DICE seemed to be giving great promise though in phase 1 when I was researching it. I spoke to a lady in the waiting room who couldn't remember her trial name but thought she was taking Tak228 with weekly Taxol so I presume she was on DICE and she was having a great response.
Even before the cediranib was introduced I was having a great response to weekly Taxol which surprised me as I'd only (unsuccessfully) completed carbo/taxol four months before.
You're in good hands down there but it's still scary eh?
That’s really helpful. I am not able to qualify for any other trials. I can’t have drugs like Avastin and I have to be off PARPS for 6 months to qualify for anything really interesting.
But, just the weekly taxol sounds like a good idea, so I am willing to go for the whole enchilada.
I am not on or joining the DICE trial but I am BRCA 1positive , platinum resistant and olaparib resistant. Susannah Banerjee is my Onc. I have done several trials that she has run/overseen and have also been turned down for a few as well but always will good reason - even if I didn’t think that at the time 🥴.
The DICE trial may be fine for you, I do think the targeting drugs are getting good at stabilising.
I was on the Octova trial which was 3 arm, offering immunotherapy and a base arm of taxol. Well I usually get the base and I did lol. I did get 8/9 months before growth and 98% shrinkage of the tumours so not bad in my books.
I have been offered a phase one trial but it requires an ultrasound Biopsy ( that’s if they can get into a tumour that isn’t hiding lol) so fingers crossed
Hi Laura, I have done phase 2 and 3 and as I am getting resistant to a few chemos now , So my onc thought I would be a good candidate for the phase 1 as I am in relatively good health apart from the obvious lol. They have lots of trials ongoing and others starting all the time so I do hope to try something, you are closely monitored and I know that it may not work but then some of the regular treatments haven’t either - so I will have a go , nothing to lose and if it moves treatment forward then I think it is worth it 😁.
I hope you can get your head round it all and find a treatment that you are happy with, let me know what you decide. I attend both Sutton and Fulham hospitals and would love to meet up if you get on treatment at the Marsden. Onwards and upwards 🧗♀️
Hiya, I’m BRCA negative too so sorry I have no relevant knowledge or experience. But just want to send you best wishes and lots of positivity for your results and whichever course of action you decide on. xx
Sorry to hear that, like me, that a parp did not work you. As Braca 1 and just coming off Olaparib, this has been a major disappointment to me. I am interested in what you say about the DICE trial. I understand that you would remain on weekly taxol and TAK until progression hence it would seem that one has to live with permanent hair loss , or is that not the case? I really hope you get some promising news with regard to secondary surgery. In the meantime I shall be enquiring about the DICE trial, hoping that it won’t mean weekly trips to London for treatment and that the treatment can be done locally with visits to London for reviews. Good luck Laura.

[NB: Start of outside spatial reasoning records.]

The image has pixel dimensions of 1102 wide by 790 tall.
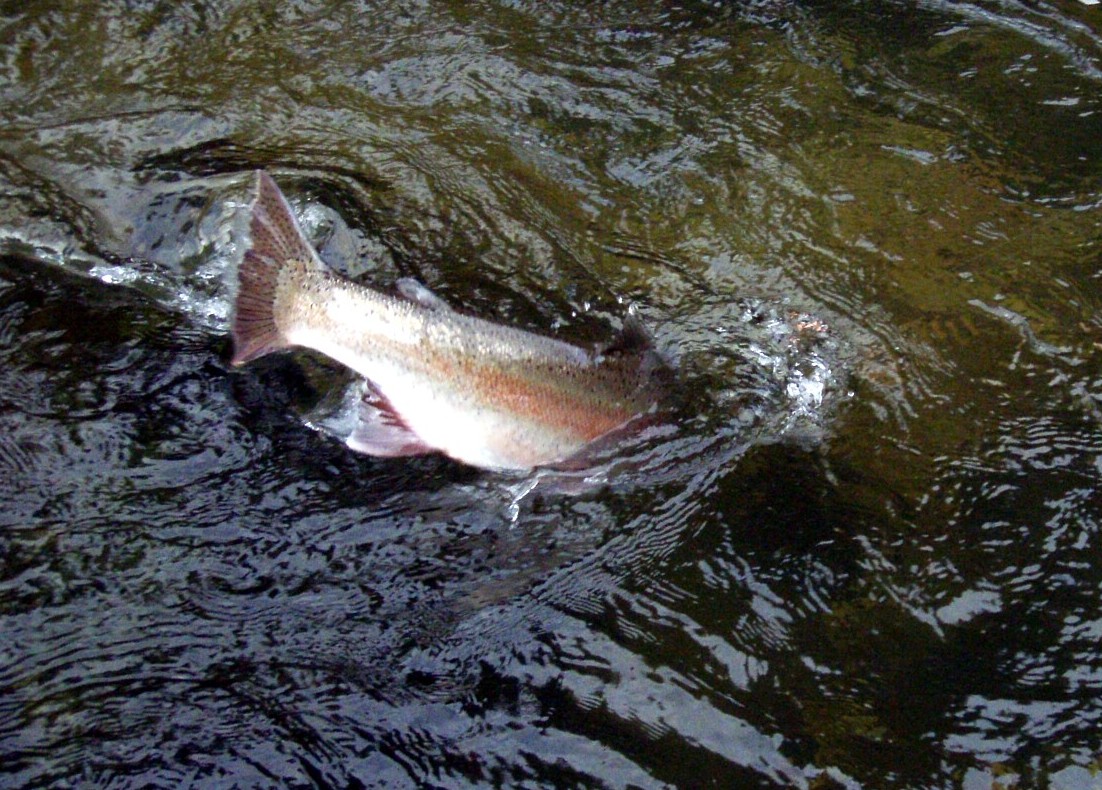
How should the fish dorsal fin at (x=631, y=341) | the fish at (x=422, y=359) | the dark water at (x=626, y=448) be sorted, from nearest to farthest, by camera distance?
the dark water at (x=626, y=448)
the fish at (x=422, y=359)
the fish dorsal fin at (x=631, y=341)

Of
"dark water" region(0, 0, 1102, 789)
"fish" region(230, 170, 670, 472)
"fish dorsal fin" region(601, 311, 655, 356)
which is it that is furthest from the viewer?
"fish dorsal fin" region(601, 311, 655, 356)

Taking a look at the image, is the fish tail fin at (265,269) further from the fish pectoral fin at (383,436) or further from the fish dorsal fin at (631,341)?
the fish dorsal fin at (631,341)

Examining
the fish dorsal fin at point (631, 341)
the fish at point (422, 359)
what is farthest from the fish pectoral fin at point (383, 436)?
the fish dorsal fin at point (631, 341)

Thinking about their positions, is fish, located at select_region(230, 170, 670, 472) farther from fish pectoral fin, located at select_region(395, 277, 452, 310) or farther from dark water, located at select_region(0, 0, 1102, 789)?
dark water, located at select_region(0, 0, 1102, 789)

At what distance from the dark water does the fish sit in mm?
141

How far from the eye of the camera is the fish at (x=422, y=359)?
12.2ft

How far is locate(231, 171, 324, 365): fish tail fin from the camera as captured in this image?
3.74 meters

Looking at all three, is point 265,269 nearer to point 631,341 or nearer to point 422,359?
point 422,359

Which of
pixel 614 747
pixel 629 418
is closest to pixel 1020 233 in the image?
pixel 629 418

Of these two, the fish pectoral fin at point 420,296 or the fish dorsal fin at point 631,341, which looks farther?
the fish dorsal fin at point 631,341

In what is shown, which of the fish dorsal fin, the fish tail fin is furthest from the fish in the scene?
the fish dorsal fin

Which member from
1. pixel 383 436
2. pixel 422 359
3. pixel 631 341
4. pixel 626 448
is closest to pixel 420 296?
pixel 422 359

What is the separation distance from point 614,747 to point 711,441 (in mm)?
1377

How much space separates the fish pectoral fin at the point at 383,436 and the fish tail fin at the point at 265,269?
0.39 m
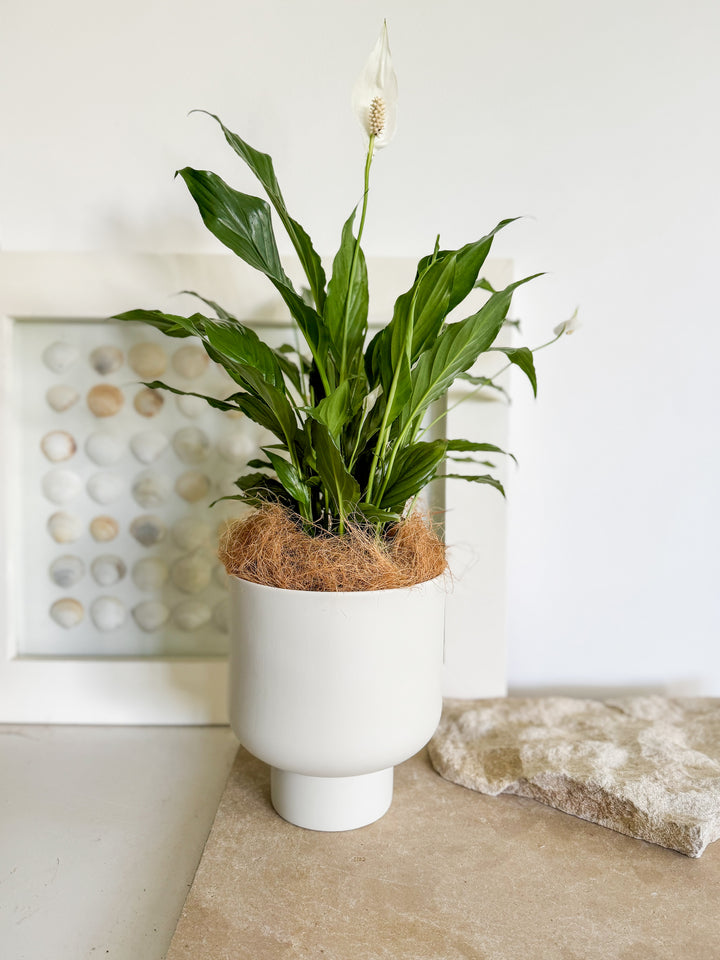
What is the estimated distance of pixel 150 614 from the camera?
33.4 inches

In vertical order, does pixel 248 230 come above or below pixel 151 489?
above

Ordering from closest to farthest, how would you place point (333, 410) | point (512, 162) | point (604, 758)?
point (333, 410)
point (604, 758)
point (512, 162)

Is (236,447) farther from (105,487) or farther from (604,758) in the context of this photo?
(604,758)

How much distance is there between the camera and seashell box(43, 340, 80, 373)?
82cm

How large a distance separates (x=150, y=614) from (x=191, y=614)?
0.17 ft

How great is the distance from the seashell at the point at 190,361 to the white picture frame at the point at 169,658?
0.17 feet

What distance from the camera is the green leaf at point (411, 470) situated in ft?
1.88

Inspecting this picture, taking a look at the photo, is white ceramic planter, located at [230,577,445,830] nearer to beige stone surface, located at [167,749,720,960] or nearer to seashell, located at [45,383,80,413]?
beige stone surface, located at [167,749,720,960]

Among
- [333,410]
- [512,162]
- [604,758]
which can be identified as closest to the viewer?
[333,410]

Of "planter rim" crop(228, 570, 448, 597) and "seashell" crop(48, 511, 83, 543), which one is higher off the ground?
"seashell" crop(48, 511, 83, 543)

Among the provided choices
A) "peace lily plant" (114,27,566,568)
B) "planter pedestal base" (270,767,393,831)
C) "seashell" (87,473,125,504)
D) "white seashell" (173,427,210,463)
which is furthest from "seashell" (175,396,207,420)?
"planter pedestal base" (270,767,393,831)

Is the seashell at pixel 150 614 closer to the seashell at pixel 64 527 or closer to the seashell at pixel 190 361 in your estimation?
the seashell at pixel 64 527

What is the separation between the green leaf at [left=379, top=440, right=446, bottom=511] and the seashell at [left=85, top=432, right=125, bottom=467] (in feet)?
1.32

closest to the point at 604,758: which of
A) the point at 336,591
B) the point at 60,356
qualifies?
the point at 336,591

The DICE trial is kind of, “what do you have to lose?” Sort of situation.
Possibly, your hair, but not always.
The two arms are randomly selected, so at worse, you get weekly Taxol which is highly effective on its own, but possibly better would be the second arm, a combination of weekly Taxol and the TAK228, which could make the taxol twice as effective or make you have unbearable side effects.
Susanna Banerjee of the Royal Marsden is recruiting ladies for this trial and being PARP RESISTANT will probably be good.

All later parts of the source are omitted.